The difficulties of scaling the practice of continuous integration – and by extension, continuous delivery – have been highlighted in literature.

Continuous integration “build” (typically including compilation and certain types of tests) duration varies greatly from case to case, from “a few minutes” (Woskowski 2012) to more than an hour (Roberts 2004, Yüksel et al. 2009). As practitioners and as researchers in previous case studies we have ourselves found similar or even longer durations. If Beck (1999) is to be taken literally (see Section 4.1), such durations are close to invalidating the practice altogether.

Apart from large projects typically taking longer to build, Owen Rogers (2004) points out that a larger number of developers “increases the rate of code production” and “means that more people are dependent on a working build”. In other words, size not only increases the challenges through increased time and resources required to compile, test and analyze the software as well as an increased volume of changes to be compiled, tested and analyzed; size also magnifies the consequences of failure. This dynamic, Owen Rogers finds, drives behaviors such as more infrequent integrations and rigorous pre-commit procedures – a finding confirmed by us in previous work (Ståhl and Bosch 2014a).

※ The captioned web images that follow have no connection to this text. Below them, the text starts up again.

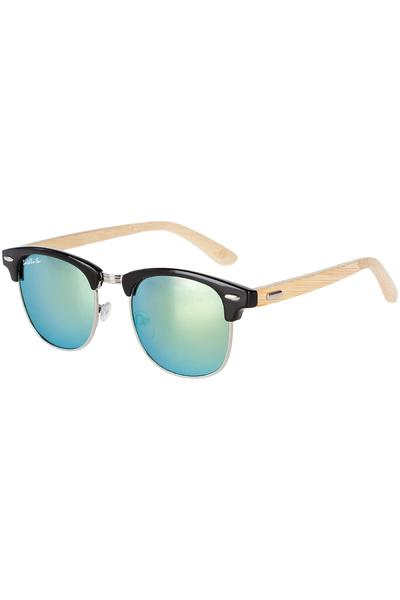 SK8DLX Atlant Wood Sunglasses (black gold)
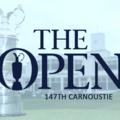 British Open Golf (@openbritish) Avatar
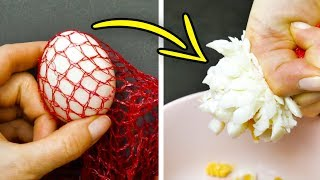 16 GENIUS KITCHEN HACKS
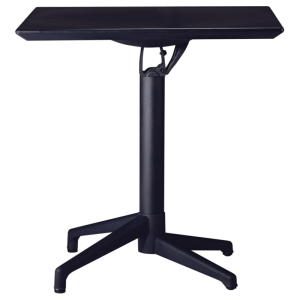 Foldable Cafetable h330 A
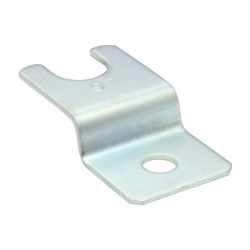 Level Adjuster Clamp Plate (KACP)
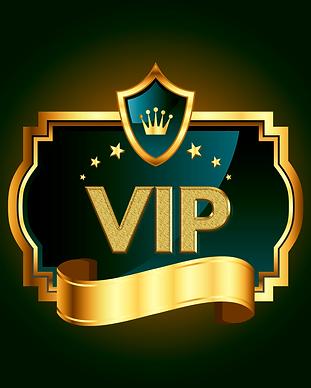 VIP ORO web copia.png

To better understand the phenomenon, one might picture a single lane road with a checkpoint. The guard at the checkpoint is tasked with inspecting every vehicle passing the checkpoint. If the checks can be performed in a matter of minutes and traffic is light – say one or two vehicles an hour – this will work well. As traffic increases, however, the guard will have trouble to keep up and queues will begin to form, and if the checks no longer take minutes but an hour or more, the situation becomes untenable: major congestion with dozens or hundreds of vehicles stuck in traffic ensues. This way, size drives multiple factors which exacerbate one another.

There are multiple strategies for addressing this challenge, such as writing faster tests Owen Rogers (2004) or reducing compilation times. Perhaps the most frequently proposed approach is modularity, however. To exemplify, Roberts (2004), calls for “enterprise continuous integration” based on modules integrated as binaries. Other sources support this view, stating that “modularizing features, lower coupling, and increased cohesion enable deployment and continuous delivery” (Bellomo 2014) and “development needs to be modularized into smaller units, i.e. the build process needs to be shortened so that tests can be run more frequently” (Olsson et al. 2012).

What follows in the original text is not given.